On 01/23/2013 07:27 PM, Andrew Jones wrote:
On Tue, Jan 22, 2013 at 01:08:54PM +0530, Raghavendra K T wrote:
In some special scenarios like #vcpu <= #pcpu, PLE handler may
prove very costly, because there is no need to iterate over vcpus
and do unsuccessful yield_to burning CPU.
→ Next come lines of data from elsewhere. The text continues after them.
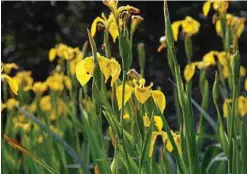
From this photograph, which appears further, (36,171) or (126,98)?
(36,171)

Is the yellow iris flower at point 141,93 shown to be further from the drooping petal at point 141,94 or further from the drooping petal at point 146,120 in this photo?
the drooping petal at point 146,120

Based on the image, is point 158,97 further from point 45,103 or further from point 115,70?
point 45,103

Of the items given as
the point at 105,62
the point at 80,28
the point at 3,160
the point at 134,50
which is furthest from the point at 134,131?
the point at 80,28

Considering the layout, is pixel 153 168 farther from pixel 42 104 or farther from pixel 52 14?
pixel 52 14

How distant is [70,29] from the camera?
4.88m

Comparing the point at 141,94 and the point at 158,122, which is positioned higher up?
the point at 141,94

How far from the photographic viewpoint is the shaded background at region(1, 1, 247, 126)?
4.73 metres

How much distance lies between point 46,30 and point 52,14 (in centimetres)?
14

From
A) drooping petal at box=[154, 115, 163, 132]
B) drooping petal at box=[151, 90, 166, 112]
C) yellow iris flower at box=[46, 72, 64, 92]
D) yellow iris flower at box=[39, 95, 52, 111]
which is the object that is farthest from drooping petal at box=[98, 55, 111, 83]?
yellow iris flower at box=[39, 95, 52, 111]

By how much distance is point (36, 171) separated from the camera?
78.4 inches

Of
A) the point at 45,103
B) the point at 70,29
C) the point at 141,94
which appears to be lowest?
the point at 45,103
The first patch optimizes all the yield_to by bailing out when there
is no need to continue in yield_to (i.e., when there is only one task
in source and target rq).
Second patch uses that in PLE handler. Further when a yield_to fails
we do not immediately go out of PLE handler instead we try thrice
to have better statistical possibility of false return. Otherwise that
would affect moderate overcommit cases.
Result on 3.7.0-rc6 kernel shows around 140% improvement for ebizzy 1x and
around 51% for dbench 1x with 32 core PLE machine with 32 vcpu guest.
base = 3.7.0-rc6
machine: 32 core mx3850 x5 PLE mc
--+-----------+-----------+-----------+------------+-----------+
ebizzy (rec/sec higher is beter)
--+-----------+-----------+-----------+------------+-----------+
base stdev patched stdev %improve
--+-----------+-----------+-----------+------------+-----------+
1x 2511.3000 21.5409 6051.8000 170.2592 140.98276
2x 2679.4000 332.4482 2692.3000 251.4005 0.48145
3x 2253.5000 266.4243 2192.1667 178.9753 -2.72169
--+-----------+-----------+-----------+------------+-----------+
--+-----------+-----------+-----------+------------+-----------+
dbench (throughput in MB/sec. higher is better)
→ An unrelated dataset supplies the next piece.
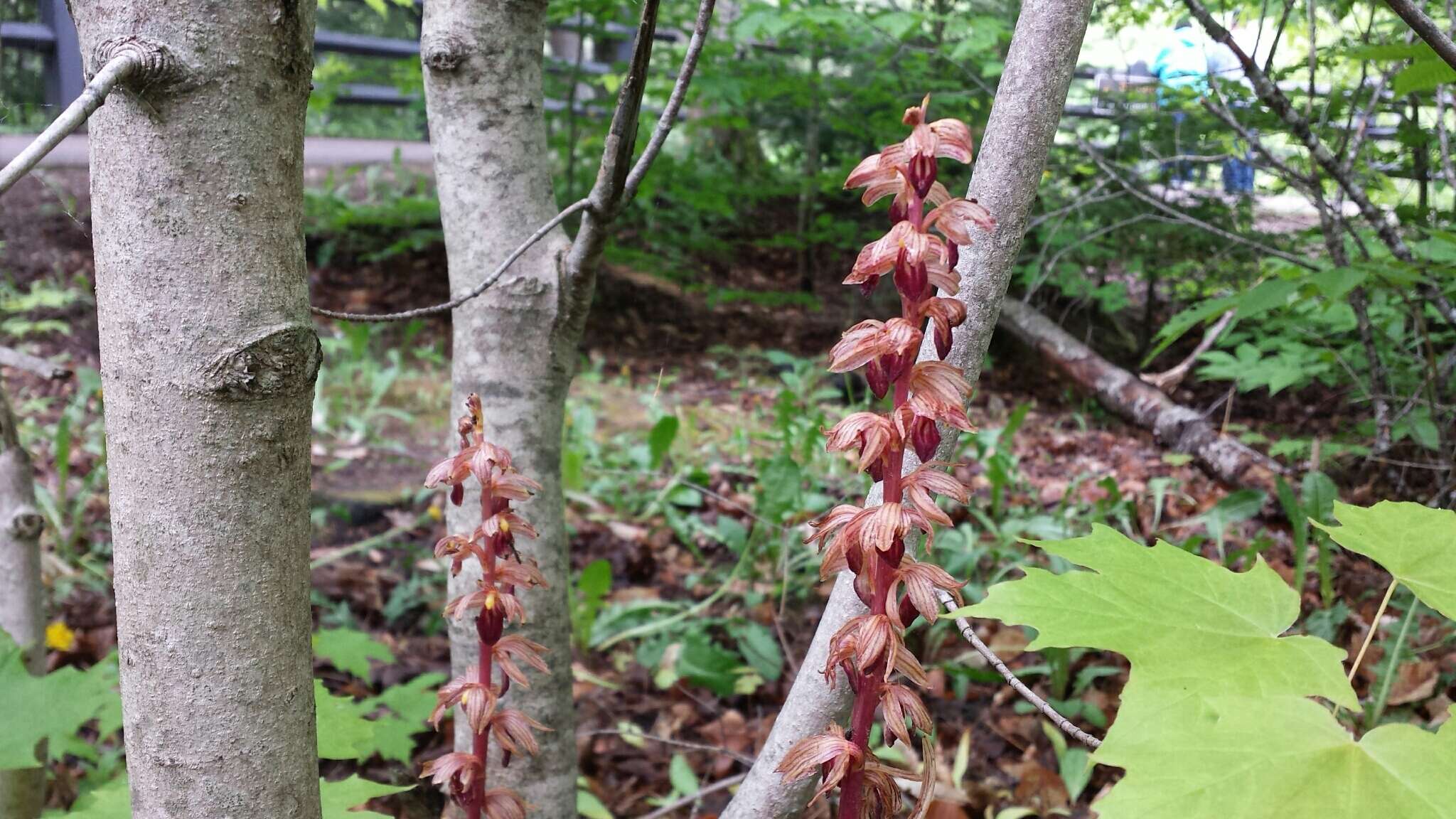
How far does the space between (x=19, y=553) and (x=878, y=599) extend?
1461 mm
--+-----------+-----------+-----------+------------+-----------+
base stdev patched stdev %improve
--+-----------+-----------+-----------+------------+-----------+
1x 6677.4080 638.5048 10098.0060 3449.7026 51.22643
2x 2012.6760 64.7642 2019.0440 62.6702 0.31639
3x 1302.0783 40.8336 1292.7517 27.0515 -0.71629
--+-----------+-----------+-----------+------------+-----------+
Here is the refernce of no ple result.
ebizzy-1x_nople 7592.6000 rec/sec
dbench_1x_nople 7853.6960 MB/sec
I'm not sure how much we should trust ebizzy results,
Infact in my box ebizzy is giving very consistent result.
but even
so, the dbench results are stranger. The percent error is huge
(34%) and somehow we do much better for 1x overcommit with PLE
enabled then without (for the patched version). How does that
happen? How many guests are running in the 1x test?
Yes, dbench 1x result has big variance. I was running 4 guests
with 3 guests idle for 1x case.
And are the
throughput results the combined throughput of all of them? I
wonder if this jump in throughput is just the guests' perceived
throughput, but wrong due to bad virtual time keeping. Can we
run a long-lasting benchmark and measure the elapsed time with
a clock external from the guests?
Are you saying guest time keeping is not reliable and hence resulting
in high variance. dbench tests are 3 minute + 30sec warmup tests, and
look very consistent in 2x,3x,4x cases..
I am happy to go ahead and test with whatever you suggest.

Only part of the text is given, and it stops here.